A major turning point in my recovery occurred when I left for the University of Florida the following fall. This was my opportunity to start my life over, but it also could have triggered my eating disorder again. I decided the best thing to do would be to surround myself with people who could help keep me strong and to get involved in groups that helped to prevent eating disorders. I volunteered at the student health care center and started to tell my story. Interestingly, speaking out in public also helped me to help myself. I realized that by being open and honest about what I had been through, I was helping others who were either suffering or knew someone who was. 

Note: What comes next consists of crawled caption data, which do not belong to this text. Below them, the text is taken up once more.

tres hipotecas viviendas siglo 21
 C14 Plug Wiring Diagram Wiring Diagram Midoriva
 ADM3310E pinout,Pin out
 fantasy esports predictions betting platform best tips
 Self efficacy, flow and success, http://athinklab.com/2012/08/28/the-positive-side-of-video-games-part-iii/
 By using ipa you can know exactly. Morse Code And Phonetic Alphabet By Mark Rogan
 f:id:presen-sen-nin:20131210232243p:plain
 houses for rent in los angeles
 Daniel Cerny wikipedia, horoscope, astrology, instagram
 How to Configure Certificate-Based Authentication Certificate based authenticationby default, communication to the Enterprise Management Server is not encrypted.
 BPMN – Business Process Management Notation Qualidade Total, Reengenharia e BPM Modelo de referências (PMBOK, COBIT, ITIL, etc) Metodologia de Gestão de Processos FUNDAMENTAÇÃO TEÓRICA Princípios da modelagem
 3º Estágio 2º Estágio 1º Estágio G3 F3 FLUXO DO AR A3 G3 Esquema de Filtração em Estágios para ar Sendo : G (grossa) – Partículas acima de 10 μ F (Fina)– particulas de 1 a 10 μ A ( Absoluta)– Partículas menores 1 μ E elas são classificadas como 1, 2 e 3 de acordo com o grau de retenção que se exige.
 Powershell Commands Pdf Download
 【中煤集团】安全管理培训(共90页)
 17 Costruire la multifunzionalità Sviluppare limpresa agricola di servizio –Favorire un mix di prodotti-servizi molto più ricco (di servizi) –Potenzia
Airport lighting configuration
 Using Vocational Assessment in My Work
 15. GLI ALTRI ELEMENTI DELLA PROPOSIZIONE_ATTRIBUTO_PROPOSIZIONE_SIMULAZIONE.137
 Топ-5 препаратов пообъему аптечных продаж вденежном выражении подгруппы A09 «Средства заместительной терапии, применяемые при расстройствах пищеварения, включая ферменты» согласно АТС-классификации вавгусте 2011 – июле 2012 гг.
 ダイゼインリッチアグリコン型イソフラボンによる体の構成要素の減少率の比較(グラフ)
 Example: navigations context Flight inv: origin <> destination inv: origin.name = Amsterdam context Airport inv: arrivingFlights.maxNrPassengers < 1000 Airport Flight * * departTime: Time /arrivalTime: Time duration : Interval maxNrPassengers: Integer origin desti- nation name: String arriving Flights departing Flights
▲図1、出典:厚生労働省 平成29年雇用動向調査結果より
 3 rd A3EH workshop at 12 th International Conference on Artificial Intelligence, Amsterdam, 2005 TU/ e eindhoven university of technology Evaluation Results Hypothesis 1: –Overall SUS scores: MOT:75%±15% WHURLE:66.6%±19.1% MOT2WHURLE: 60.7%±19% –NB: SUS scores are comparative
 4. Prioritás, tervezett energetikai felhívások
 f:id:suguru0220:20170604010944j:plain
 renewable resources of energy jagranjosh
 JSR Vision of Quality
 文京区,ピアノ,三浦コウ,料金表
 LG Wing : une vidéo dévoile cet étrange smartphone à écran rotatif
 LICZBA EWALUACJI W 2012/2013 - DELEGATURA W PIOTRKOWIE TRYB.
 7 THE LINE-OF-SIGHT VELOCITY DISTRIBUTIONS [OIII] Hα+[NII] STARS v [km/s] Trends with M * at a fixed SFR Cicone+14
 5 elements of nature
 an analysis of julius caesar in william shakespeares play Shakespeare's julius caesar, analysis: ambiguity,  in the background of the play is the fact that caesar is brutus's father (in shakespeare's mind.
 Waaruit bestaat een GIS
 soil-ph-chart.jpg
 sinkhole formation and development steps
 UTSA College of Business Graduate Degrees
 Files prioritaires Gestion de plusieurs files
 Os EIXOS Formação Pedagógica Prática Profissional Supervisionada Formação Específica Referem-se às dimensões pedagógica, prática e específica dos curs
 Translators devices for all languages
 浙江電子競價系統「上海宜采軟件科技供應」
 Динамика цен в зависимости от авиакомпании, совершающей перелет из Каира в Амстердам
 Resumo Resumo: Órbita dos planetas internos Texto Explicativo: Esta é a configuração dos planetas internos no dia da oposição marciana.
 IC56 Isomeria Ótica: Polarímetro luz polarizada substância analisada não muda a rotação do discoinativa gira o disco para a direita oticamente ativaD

At that point, I decided to start H.O.P.E., Helping Other People Eat, which is now a 501c3 nonprofit organization that works for the prevention and awareness of eating disorders. 


I also wanted to give back to those organizations and groups that had helped me during my struggle. The National Eating Disorders Association provided a wealth of information not only for me, but for my parents. Currently, my involvement with NEDA ranges from being a yearly NEDAwareness Week coordinator to serving as the inaugural Chairwoman of the National Junior Board. I also lobby for insurance parity with the Eating Disorders Coalition on Capitol Hill and with the NEDA STAR Program in Florida, and I am an active supporter of The Alliance for Eating Disorders Awareness. 


In 2006, I won the title of Miss Florida and went on to compete in the Miss America pageant. During my reign as Miss Florida, I traveled the state educating all age groups about eating disorders. Over the last few years, I have spoken to more than 40,000 people about these illnesses and have made a commitment to continue speaking and reaching out for the rest of my life. 


I truly believe that we go through things for a reason. Knowing how terrible it was for me to suffer from an eating disorder, I now live my life every day trying to prevent others from traveling down that path and helping those who are suffering find the help they need.